> [Records supplied]
-*-*-

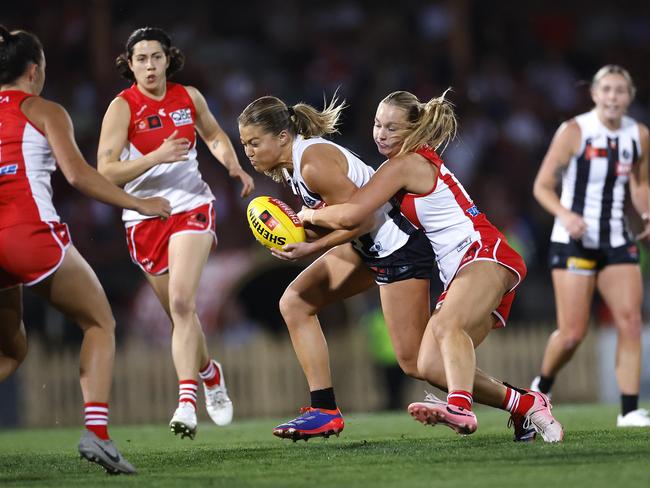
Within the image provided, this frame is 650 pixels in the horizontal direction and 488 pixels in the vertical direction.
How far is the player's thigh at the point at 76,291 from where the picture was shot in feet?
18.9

-*-*-

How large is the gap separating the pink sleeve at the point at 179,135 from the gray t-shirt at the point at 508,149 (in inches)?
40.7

-*-*-

> [Direction] Count the lines in the items above that contain the string "from", treating uppercase and lowercase as different. Reply with the number only.

> [Full answer] 2